Computer Control and Optimization

I see that one of my advertisers is AspenTech. This is an interesting development, since AspenTech is one of the companies I worked with at BP. In fact, if you dig deep enough into the white papers on their website you'll find reference to their working together with BP on developing and applying software for olefins processes. I was involved to some small extent with this work when I was at BP's Chocolate Bayou plant.

This is apparently in response to a casual mention in a previous post that computer control was one of the main tools for energy conservation, and the AspenTech work is an example of the cutting edge of this trend, and serves as a good example of the potential in this area.

Olefins, as with many industrial processes, has a large number of variables which effect the overall efficiency and economics of the process. In particular, several different feedstocks, varying heat input flux and temperatures and pressures at numerous points of the process, as well as heat and power sources work together in an almost infinite number of possibilities with dramatically different outcomes. The inability to handle optimization of all these variables manually can result in the plant running in a generic condition which may well be inefficient for the given conditions, and on feedstocks that are not optimal for today's price environment. By generating a computer model that simulates the process, it is possible to determine the optimal conditions and either manually or automatically control these conditions as required for best economics. By doing so, it is possible to input the optimum feedstocks and fuels based on real time prices and optimize the process for maximum yield for real time conditions. Doing so can result in millions of dollars in feedstock and fuel savings, as well as top quality products for a typical olefins plant.

The above is just one example of the potential of computer control and optimization. It is becoming more widely used in industrial processes, and has also been widely used in automobiles. A large part of the efficiency and performance gains in automobiles in the past 20 years has been a result of this computer control and optimization.
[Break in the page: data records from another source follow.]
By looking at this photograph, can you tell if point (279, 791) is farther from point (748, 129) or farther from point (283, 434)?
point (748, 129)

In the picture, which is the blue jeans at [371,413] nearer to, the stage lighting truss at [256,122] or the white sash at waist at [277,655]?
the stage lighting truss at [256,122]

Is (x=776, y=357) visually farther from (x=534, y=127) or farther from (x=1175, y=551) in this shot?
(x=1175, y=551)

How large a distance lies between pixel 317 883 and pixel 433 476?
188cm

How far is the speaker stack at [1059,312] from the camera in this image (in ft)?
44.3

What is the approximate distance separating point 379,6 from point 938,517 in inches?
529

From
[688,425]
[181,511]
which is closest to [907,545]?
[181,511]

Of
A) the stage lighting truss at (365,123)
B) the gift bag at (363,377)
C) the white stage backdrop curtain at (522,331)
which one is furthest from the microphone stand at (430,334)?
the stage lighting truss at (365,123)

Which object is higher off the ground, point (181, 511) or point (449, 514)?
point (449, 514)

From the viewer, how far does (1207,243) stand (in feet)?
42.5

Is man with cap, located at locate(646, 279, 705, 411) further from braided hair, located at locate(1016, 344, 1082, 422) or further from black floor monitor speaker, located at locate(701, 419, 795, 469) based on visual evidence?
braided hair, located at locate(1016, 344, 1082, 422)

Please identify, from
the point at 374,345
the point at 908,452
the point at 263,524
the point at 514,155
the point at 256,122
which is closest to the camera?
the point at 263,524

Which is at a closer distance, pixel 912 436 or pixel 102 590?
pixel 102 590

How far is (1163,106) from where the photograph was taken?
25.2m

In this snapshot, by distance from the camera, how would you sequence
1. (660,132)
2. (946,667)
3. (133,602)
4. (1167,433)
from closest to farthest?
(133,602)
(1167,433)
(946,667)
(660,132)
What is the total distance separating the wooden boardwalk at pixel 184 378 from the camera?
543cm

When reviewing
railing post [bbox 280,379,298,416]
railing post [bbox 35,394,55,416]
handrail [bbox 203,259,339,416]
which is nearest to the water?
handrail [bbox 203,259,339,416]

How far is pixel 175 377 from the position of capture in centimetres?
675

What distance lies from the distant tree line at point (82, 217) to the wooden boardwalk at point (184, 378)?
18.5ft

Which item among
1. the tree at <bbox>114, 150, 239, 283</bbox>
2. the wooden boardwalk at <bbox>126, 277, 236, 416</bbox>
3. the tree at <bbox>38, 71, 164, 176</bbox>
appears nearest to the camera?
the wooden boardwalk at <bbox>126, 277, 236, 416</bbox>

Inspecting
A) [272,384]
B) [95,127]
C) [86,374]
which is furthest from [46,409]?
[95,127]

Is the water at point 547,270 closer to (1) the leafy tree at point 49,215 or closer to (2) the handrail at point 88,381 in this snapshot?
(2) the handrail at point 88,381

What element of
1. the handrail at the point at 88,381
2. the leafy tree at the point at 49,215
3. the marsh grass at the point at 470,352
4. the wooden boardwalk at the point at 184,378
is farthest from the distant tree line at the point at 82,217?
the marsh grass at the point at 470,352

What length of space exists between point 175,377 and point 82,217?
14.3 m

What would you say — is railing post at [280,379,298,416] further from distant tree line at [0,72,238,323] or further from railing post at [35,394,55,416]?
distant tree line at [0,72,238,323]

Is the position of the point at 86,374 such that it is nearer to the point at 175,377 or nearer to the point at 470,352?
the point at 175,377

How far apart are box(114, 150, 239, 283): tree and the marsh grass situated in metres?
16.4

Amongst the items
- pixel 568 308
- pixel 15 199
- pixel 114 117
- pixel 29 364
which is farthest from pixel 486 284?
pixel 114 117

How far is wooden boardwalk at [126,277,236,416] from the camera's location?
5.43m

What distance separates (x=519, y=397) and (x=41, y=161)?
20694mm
With the low fuel costs prevailing for most of the past two decades, the optimization has been primarily on the performance side, but with the higher recent fuel prices I expect more focus on efficiency.

Obviously, viability of this type optimization is largely related to scale, but if fuel prices continue to move up the potential moves down the scale to smaller applications. Did you know your furnace would operate more efficiently with a variable, rather than an on/off control, or that your refrigerator would be more efficient with a power factor correction? That a significant part of the power consumption of your electronic equipment is consumed when you are not using it? That your air conditioner could operate considerably more efficiently if could detect and optimize both humidity and temperature, or that it would be more efficient with variable speeds rather that on/off controls? Come to think of it, why are you air conditioning rooms you are not occupying today? All these efficiencies could be captured with better controls. And, indeed they will when economics and the market demand it.